Preseason game 8: Celtics vs. New Jersey Nets, Friday, October 24, 2003
The Celtics Beagle hard at work typing his next review
Ok, after the Celtics' last game, there were a host of questions to be answered.  Was it a fluke?  Will Pierce REALLY pass the ball consistently?  Can the C's bench keep pace with the starters?  Will Vin Baker keep this up?  Is Walker really gone?

After watching tonight's game, the answer is no, yes, yes, yes, and yes.

I know that some fans will discount this game, saying that the C's had too easy a time with Jason Kidd deliberately held out--he didn't even dress for the game--and Kenyon Martin having "injured" his thumb last night.

Every time I think Nets coach Byron Scott, that son of a malformed Muppet, can't sink lower, he finds a way, grant him consistency if nothing else.  He gave up on his team, and this game, long before it started.  He had decided that it was beyond pointless.  Hey, Byron--if you're not going to "show up" for the game, then don't show up at all, and don't waste the airfare, the fan's time, and the C's practice session, which would frankly have produced a more competitive game had they played bench vs. starters.  We already know you're an embarrassment to the NBA, don't keep trying to prove it.

Earlier today, Coach Jim O'Brien named Mike James and Vin Baker (did anyone think it wasn't a  universal certainty that Paul Pierce would also start?) as part of his starting lineup for opening night next Wednesday, with Vin getting formal recognition of his incredible turnaround in the time following his suspension last February.

[About this task] Print the Celtics preseason game review word for word. The records that come next are not required for anything here.

[Records shown]
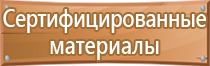 Сертифицированные материалы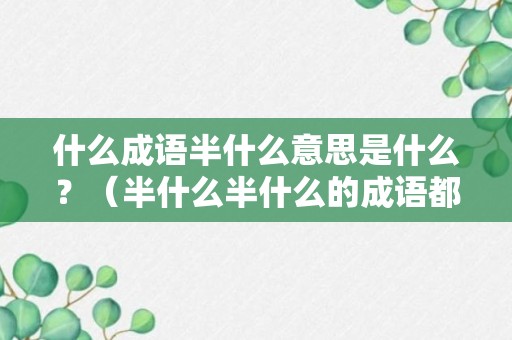 什么成语半什么意思是什么？（半什么半什么的成语都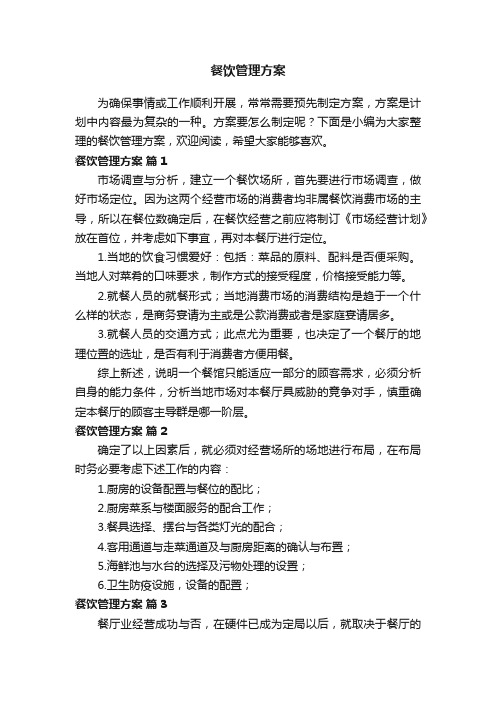 餐饮管理方案

为确保事情或工作顺利开展，常常需要预先制定方案，方案是计划中内容最为复杂的一种。方案要怎么制定呢？下面是小编为大家整理的餐饮管理方案，欢迎阅读，希望大家能够喜欢。

餐饮管理方案 篇1

市场调查与分析，建立一个餐饮场所，首先要进行市场调查，做好市场定位。因为这两个经营市场的消费者均非属餐饮消费市场的主导，所以在餐位数确定后，在餐饮经营之前应将制订《市场经营计划》放在首位，并考虑如下事宜，再对本餐厅进行定位。

1.当地的饮食习惯爱好：包括：菜品的原料、配料是否便采购。当地人对菜肴的口味要求，制作方式的接受程度，价格接受能力等。

2.就餐人员的就餐形式；当地消费市场的消费结构是趋于一个什么样的状态，是商务宴请为主或是公款消费或者是家庭宴请居多。

3.就餐人员的交通方式；此点尤为重要，也决定了一个餐厅的地理位置的选址，是否有利于消费者方便用餐。

综上新述，说明一个餐馆只能适应一部分的顾客需求，必须分析自身的能力条件，分析当地市场对本餐厅具威胁的竞争对手，慎重确定本餐厅的顾客主导群是哪一阶层。

餐饮管理方案 篇2

确定了以上因素后，就必须对经营场所的场地进行布局，在布局时务必要考虑下述工作的内容：

1.厨房的设备配置与餐位的配比；

2.厨房菜系与楼面服务的配合工作；

3.餐具选择、摆台与各类灯光的配合；

4.客用通道与走菜通道及与厨房距离的确认与布置；

5.海鲜池与水台的选择及污物处理的设置；

6.卫生防疫设施，设备的配置；

餐饮管理方案 篇3

餐厅业经营成功与否，在硬件已成为定局以后，就取决于餐厅的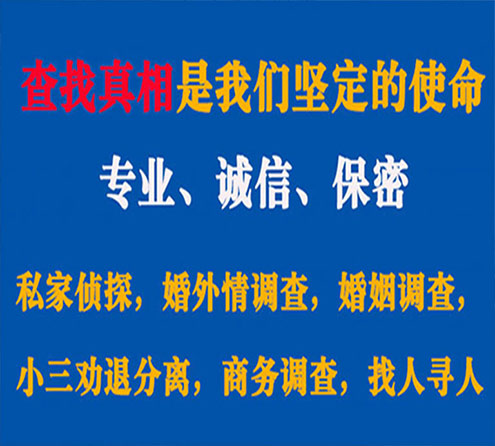 查找真相是我们坚定的使命

专业、诚信、保密

私家侦探，婚外情调查，婚姻调查，

小三劝退分离，商务调查，找人寻人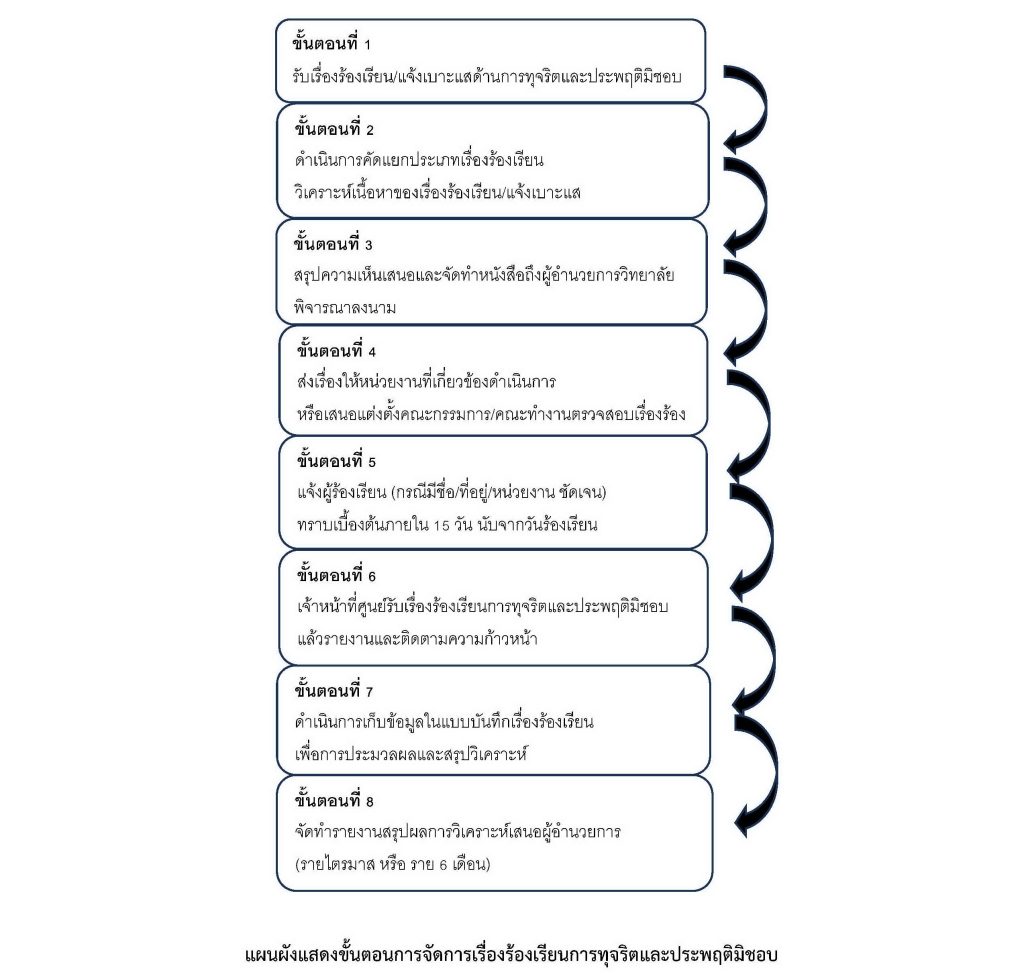 ขั้นตอนที่ 1
รับเรื่องร้องเรียน/แจ้งเบาะแสด้านการทุจริตและประพฤติมิชอบ

ขั้นตอนที่ 2
ดำเนินการคัดแยกประเภทเรื่องร้องเรียน
วิเคราะห์เนื้อหาของเรื่องร้องเรียน/แจ้งเบาะแส

ขั้นตอนที่ 3
สรุปความเห็นเสนอและจัดทำหนังสือถึงผู้อำนวยการวิทยาลัย
พิจารณาลงนาม

ขั้นตอนที่ 4
ส่งเรื่องให้หน่วยงานที่เกี่ยวข้องดำเนินการ
หรือเสนอแต่งตั้งคณะกรรมการ/คณะทำงานตรวจสอบเรื่องร้อง

ขั้นตอนที่ 5
แจ้งผู้ร้องเรียน (กรณีมีชื่อ/ที่อยู่/หน่วยงาน ชัดเจน)
ทราบเบื้องต้นภายใน 15 วัน นับจากวันร้องเรียน

ขั้นตอนที่ 6
เจ้าหน้าที่ศูนย์รับเรื่องร้องเรียนการทุจริตและประพฤติมิชอบ
แล้วรายงานและติดตามความก้าวหน้า

ขั้นตอนที่ 7
ดำเนินการเก็บข้อมูลในแบบบันทึกเรื่องร้องเรียน
เพื่อการประมวลผลและสรุปวิเคราะห์

ขั้นตอนที่ 8
จัดทำรายงานสรุปผลการวิเคราะห์เสนอผู้อำนวยการ
(รายไตรมาส หรือ ราย 6 เดือน)

แผนผังแสดงขั้นตอนการจัดการเรื่องร้องเรียนการทุจริตและประพฤติมิชอบ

[Result below]
Preseason game 8: Celtics vs. New Jersey Nets, Friday, October 24, 2003
The Celtics Beagle hard at work typing his next review
Ok, after the Celtics' last game, there were a host of questions to be answered.  Was it a fluke?  Will Pierce REALLY pass the ball consistently?  Can the C's bench keep pace with the starters?  Will Vin Baker keep this up?  Is Walker really gone?

After watching tonight's game, the answer is no, yes, yes, yes, and yes.

I know that some fans will discount this game, saying that the C's had too easy a time with Jason Kidd deliberately held out--he didn't even dress for the game--and Kenyon Martin having "injured" his thumb last night.

Every time I think Nets coach Byron Scott, that son of a malformed Muppet, can't sink lower, he finds a way, grant him consistency if nothing else.  He gave up on his team, and this game, long before it started.  He had decided that it was beyond pointless.  Hey, Byron--if you're not going to "show up" for the game, then don't show up at all, and don't waste the airfare, the fan's time, and the C's practice session, which would frankly have produced a more competitive game had they played bench vs. starters.  We already know you're an embarrassment to the NBA, don't keep trying to prove it.

Earlier today, Coach Jim O'Brien named Mike James and Vin Baker (did anyone think it wasn't a  universal certainty that Paul Pierce would also start?) as part of his starting lineup for opening night next Wednesday, with Vin getting formal recognition of his incredible turnaround in the time following his suspension last February.